• The problem
Needed from the entries below: every line that holds the word "cache".

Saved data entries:

----

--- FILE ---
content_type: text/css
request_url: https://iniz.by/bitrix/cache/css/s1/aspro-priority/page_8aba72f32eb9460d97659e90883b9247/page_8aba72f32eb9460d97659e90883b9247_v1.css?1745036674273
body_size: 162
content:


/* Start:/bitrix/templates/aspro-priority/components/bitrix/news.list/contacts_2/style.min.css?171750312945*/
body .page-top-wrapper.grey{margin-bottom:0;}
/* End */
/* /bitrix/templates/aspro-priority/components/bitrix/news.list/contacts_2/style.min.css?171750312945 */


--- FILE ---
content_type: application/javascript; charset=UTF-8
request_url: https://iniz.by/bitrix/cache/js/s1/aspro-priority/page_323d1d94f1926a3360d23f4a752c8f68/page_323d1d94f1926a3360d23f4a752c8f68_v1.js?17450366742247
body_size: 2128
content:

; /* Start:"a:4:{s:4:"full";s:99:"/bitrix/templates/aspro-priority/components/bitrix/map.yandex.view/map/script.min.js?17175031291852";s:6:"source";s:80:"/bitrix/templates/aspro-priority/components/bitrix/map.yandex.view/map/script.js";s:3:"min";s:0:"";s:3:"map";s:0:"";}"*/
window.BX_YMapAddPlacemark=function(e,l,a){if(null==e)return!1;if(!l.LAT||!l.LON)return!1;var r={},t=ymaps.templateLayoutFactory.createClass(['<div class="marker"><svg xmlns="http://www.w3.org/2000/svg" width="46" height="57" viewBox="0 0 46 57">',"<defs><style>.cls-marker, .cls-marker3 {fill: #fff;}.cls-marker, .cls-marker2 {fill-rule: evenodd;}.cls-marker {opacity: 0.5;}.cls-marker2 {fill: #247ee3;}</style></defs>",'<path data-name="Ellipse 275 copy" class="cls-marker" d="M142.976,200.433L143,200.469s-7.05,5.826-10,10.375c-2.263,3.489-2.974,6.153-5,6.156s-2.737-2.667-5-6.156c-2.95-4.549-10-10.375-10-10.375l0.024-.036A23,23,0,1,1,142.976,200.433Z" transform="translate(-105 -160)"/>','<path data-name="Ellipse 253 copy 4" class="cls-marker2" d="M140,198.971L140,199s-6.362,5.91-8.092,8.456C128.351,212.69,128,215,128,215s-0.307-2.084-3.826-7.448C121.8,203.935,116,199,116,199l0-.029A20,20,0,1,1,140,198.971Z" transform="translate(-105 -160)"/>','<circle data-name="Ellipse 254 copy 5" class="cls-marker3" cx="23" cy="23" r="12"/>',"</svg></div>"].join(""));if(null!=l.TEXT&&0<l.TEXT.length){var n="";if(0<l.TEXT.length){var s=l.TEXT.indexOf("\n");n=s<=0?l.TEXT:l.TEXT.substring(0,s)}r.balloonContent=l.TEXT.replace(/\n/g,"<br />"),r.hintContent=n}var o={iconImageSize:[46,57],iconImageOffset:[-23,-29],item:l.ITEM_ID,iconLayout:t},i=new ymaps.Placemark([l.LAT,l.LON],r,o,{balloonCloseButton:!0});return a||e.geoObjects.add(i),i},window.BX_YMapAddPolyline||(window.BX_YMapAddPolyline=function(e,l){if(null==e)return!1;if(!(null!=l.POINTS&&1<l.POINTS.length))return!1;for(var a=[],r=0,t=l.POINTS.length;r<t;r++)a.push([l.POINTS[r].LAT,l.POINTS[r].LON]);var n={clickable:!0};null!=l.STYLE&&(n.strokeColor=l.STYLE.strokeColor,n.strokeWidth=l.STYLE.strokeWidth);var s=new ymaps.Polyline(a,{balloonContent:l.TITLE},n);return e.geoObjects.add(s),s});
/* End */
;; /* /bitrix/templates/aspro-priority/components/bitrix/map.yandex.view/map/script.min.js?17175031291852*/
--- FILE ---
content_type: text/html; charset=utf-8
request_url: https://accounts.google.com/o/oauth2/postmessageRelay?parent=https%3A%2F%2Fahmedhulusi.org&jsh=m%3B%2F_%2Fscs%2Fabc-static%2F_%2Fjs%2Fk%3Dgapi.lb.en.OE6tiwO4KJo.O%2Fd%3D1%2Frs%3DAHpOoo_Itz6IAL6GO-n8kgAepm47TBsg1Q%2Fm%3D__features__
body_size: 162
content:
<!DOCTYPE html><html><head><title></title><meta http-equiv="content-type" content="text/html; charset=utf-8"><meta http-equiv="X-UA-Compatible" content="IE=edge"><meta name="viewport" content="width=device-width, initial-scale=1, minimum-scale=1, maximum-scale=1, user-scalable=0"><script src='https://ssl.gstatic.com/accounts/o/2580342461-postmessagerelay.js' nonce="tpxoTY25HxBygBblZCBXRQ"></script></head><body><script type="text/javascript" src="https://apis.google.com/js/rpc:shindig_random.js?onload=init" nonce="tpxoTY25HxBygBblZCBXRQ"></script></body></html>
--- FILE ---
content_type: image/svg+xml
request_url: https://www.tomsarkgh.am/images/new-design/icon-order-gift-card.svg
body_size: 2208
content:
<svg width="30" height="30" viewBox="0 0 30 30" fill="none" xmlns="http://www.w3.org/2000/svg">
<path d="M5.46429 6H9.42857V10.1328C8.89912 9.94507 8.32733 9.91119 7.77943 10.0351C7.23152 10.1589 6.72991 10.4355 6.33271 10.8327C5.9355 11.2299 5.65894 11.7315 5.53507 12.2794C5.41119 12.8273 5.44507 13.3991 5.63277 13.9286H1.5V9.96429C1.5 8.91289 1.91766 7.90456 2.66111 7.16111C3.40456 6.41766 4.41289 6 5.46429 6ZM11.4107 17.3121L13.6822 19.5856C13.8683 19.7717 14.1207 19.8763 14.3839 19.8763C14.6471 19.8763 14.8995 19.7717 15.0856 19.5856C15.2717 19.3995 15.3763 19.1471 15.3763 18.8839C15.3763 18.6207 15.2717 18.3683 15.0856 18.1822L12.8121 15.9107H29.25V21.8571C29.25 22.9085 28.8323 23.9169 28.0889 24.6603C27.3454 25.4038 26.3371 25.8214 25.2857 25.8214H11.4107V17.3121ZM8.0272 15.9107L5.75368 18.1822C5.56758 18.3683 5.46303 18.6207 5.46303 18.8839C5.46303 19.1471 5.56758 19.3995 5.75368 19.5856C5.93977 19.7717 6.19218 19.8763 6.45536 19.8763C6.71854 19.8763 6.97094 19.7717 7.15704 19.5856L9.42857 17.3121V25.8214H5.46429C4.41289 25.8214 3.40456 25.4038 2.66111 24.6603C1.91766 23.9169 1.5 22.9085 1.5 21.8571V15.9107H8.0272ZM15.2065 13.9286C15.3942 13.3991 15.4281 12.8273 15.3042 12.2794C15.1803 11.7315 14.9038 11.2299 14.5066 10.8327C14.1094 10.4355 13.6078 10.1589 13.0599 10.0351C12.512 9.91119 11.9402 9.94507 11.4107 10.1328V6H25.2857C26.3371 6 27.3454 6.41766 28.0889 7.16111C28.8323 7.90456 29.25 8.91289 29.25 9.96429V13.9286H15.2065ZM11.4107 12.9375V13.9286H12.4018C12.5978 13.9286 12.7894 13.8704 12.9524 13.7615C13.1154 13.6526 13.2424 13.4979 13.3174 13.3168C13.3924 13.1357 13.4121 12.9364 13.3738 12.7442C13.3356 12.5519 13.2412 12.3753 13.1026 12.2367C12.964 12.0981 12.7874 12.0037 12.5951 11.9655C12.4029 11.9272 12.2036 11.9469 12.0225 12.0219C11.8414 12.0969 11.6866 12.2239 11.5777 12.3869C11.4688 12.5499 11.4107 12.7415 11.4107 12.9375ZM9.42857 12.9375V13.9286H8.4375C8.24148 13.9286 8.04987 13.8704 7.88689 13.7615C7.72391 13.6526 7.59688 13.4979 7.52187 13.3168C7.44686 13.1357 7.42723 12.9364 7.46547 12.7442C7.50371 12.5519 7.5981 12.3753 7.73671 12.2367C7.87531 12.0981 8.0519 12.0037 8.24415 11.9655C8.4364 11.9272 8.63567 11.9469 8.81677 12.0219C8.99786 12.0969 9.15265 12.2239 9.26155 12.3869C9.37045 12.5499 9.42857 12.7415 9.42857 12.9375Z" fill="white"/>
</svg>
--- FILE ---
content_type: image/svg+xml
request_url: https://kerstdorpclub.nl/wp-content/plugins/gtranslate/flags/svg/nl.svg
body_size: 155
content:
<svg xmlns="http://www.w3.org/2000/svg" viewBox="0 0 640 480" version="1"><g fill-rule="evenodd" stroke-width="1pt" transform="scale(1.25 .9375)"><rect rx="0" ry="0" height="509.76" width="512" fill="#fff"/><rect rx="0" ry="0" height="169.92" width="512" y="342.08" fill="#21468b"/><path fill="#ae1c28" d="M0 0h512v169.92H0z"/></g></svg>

----

• Reply to the exercise
request_url: https://iniz.by/bitrix/cache/css/s1/aspro-priority/page_8aba72f32eb9460d97659e90883b9247/page_8aba72f32eb9460d97659e90883b9247_v1.css?1745036674273
request_url: https://iniz.by/bitrix/cache/js/s1/aspro-priority/page_323d1d94f1926a3360d23f4a752c8f68/page_323d1d94f1926a3360d23f4a752c8f68_v1.js?17450366742247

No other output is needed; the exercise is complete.